> **TEXT SEGMENT**:
----
Are These Sherry-Lehmann’s Final Days?

With the once-famed Manhattan wine retailer facing eviction, numerous collectors still have not received purchased wines or have discovered their stored wines may be missing

Exterior of Sherry-Lehmann store in 2023, with a pedestrian walking past
The Sherry-Lehmann name could soon be removed from its location on Park Avenue and 59th Street unless its current owners figure out how to quickly pay off the wine retailer’s debts. (Alexandra de Toth)

Time is running out for Sherry-Lehmann, once the royalty of New York wine shops. Wine Spectator has learned that the store’s landlord issued it a 14-day notice of default, warning that its owners must pay overdue rent, water and real-estate tax charges by June 16. If not, proceedings will begin to evict the 89-year-old merchant from its quarters at the prime corner of Park Avenue and 59th Street in Manhattan.
----
> **YOUR TASKS**:
A) Write out all six rows that follow the Sherry-Lehmann article word for word, leaving the pictures out of your answer.
B) Resume the Sherry-Lehmann article after its final sentence and carry it forward.
The rows after this point are unrelated to the Sherry-Lehmann article.

> **DATA EXTRACTS**:
----
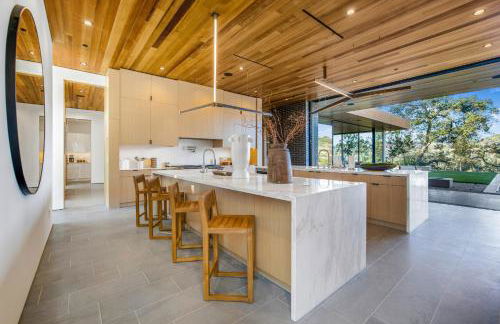 Oak Pass Manor - Foto 20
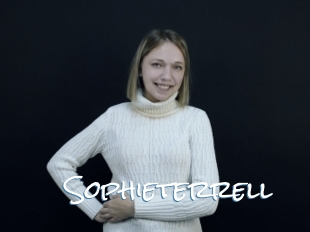 Sophieterrell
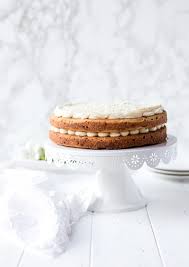 / if you want them to look like the picture, unmolded and holding their layers on a plate, then yes, you should use the gelatin. Low Carb Keto Carrot Cake Recipe Cooking Lsl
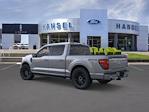 New 2025 Ford F-150 XLT SuperCrew Cab 4x4 Pickup for sale #F362614 - photo 2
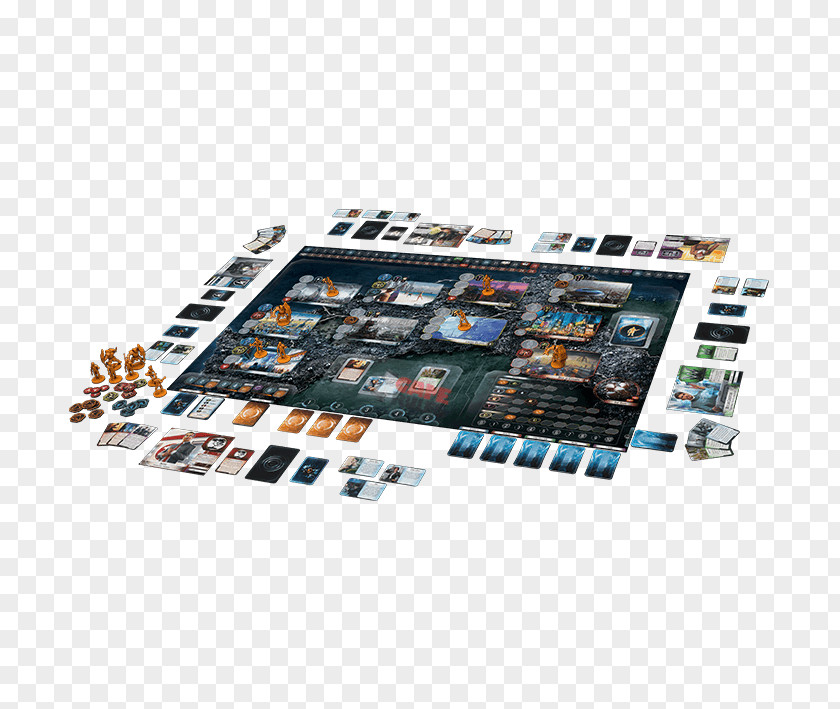 Hannah Weiland Gen Con Netrunner Tabletop Games & Expansions Board Game PNG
----
> **ANSWERS IN ORDER**:
A)
 Oak Pass Manor - Foto 20
 Sophieterrell
 / if you want them to look like the picture, unmolded and holding their layers on a plate, then yes, you should use the gelatin. Low Carb Keto Carrot Cake Recipe Cooking Lsl
 New 2025 Ford F-150 XLT SuperCrew Cab 4x4 Pickup for sale #F362614 - photo 2
 Hannah Weiland Gen Con Netrunner Tabletop Games & Expansions Board Game PNG

B)
The sum owed to the landlord, Hong Kong–based Glorious Sun, exceeds $3.6 million. Non-payment goes back as far as March 2020.

The troubles at Sherry-Lehmann, brewing for several years, reached a flash point on March 9, 2023, when the state liquor authority ordered it to cease and desist from further alcohol sales until it renewed its retail license, which had expired at the end of February. That day, the shop shut down. Thirteen days later, Sherry-Lehmann got its license restored. Signage taped to the entrance door promised an upcoming “grand reopening.” That has yet to happen, though Sherry-Lehmann’s spokesperson told Wine Spectator an improved version of the store will reopen soon, fully stocked.

Two barriers to reopening have proven particularly daunting. One is that multiple wine wholesalers, unpaid for previous sales to Sherry-Lehmann, refuse to deliver more wine unless prepaid in cash, which the firm has been unable to do. The other problem is that major credit card companies, stung by too many refund requests from customers who never received wine for which they had paid, have cut off Sherry-Lehmann. “There’s no way you can do business if you can’t accept credit cards,” says Lisa Carley, the shop’s assistant manager at the time of closing.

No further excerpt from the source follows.